Court Orders Connecticut Hedge Fund Manager and Firms to Pay Nearly $13 Million in SEC Case
Litigation Release No. 24049 / February 15, 2018
SEC v. Southridge Capital Management LLC, et al., No. 10-cv-1685 (D. Conn. Filed Oct. 25, 2010)
The Securities and Exchange Commission today announced that it obtained final judgments against a Ridgefield, Connecticut-based hedge fund manager and his investment advisory businesses. The federal court in Connecticut ordered the defendants to pay nearly $13 million in disgorgement and penalties after the court had previously determined that the defendants had illegally diverted investor money for use by other hedge funds that were illiquid and in need of cash.
The court earlier found Stephen Hicks and the businesses liable on the SEC's claim that they misappropriated investor funds. The SEC alleged that investors were defrauded because they were not told about the transfers of hedge fund assets while they were taking place. According to the SEC's complaint, Hicks sent a letter to investors admitting that legal and administrative expenses had been improperly allocated between funds, but rather than repaying the money, he transferred illiquid securities to the funds.
The February 10th judgments against Stephen Hicks, Southridge Capital Management LLC, and Southridge Advisors LLC incorporated the Partial Final Judgment issued by the District Court on August 2, 2017. The Final Judgment enjoined the Southridge entities and Hicks from violating Section 10(b) of the Securities Exchange Act of 1934 and Rule 10b-5 thereunder; Section 17(a) of the Securities Act of 1933; and Section 206(1), (2), and (4) of the Investment Advisers Act of 1940 and Rule 206(4)-8 thereunder, and required them to pay $7,864,064 in disgorgement and prejudgment interest that was previously ordered. Hicks also must pay a $5 million penalty.

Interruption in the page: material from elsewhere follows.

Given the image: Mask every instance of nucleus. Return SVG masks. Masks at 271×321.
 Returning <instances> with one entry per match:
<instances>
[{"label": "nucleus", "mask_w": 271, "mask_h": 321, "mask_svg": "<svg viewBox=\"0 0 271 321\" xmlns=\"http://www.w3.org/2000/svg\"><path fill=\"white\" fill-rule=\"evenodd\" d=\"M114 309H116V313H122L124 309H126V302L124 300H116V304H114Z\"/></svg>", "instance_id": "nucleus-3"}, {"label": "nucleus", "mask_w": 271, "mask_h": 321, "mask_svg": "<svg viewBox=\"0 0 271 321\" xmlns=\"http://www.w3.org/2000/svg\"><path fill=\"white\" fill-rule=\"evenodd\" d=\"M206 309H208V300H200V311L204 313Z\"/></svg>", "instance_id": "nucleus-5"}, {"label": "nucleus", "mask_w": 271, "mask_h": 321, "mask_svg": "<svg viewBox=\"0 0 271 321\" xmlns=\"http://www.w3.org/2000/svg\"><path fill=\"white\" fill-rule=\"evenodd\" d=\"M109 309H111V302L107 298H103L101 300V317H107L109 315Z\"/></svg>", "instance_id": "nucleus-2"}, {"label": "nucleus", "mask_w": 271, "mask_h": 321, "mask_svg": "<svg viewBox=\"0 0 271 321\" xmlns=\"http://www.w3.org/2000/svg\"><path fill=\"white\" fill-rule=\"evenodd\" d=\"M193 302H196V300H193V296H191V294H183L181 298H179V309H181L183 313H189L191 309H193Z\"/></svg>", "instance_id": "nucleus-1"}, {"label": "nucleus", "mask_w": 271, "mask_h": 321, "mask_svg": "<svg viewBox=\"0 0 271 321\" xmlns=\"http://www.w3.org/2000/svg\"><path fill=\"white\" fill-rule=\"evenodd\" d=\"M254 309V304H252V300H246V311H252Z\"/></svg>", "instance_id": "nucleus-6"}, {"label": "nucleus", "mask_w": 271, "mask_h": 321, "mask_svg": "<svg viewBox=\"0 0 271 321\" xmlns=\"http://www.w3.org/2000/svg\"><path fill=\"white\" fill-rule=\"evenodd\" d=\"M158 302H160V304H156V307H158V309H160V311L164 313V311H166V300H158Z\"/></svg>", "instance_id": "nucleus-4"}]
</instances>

The additional claims resolved by the final judgments involved accusations that Hicks fraudulently misstated the value of the fund's largest investment to artificially inflate the management fees Defendants collected from investors. This settlement also resolves allegations that Hicks fraudulently solicited investors by telling them that the majority of their investments would be placed in unrestricted, free-trading shares (meaning shares that were available to be sold), cash, or near cash. According to the complaint, Hicks instead invested large portions of the solicited money in relatively illiquid deals. The defendants consented to the entry of the final judgments, and neither admit nor deny the allegations in the SEC's complaint.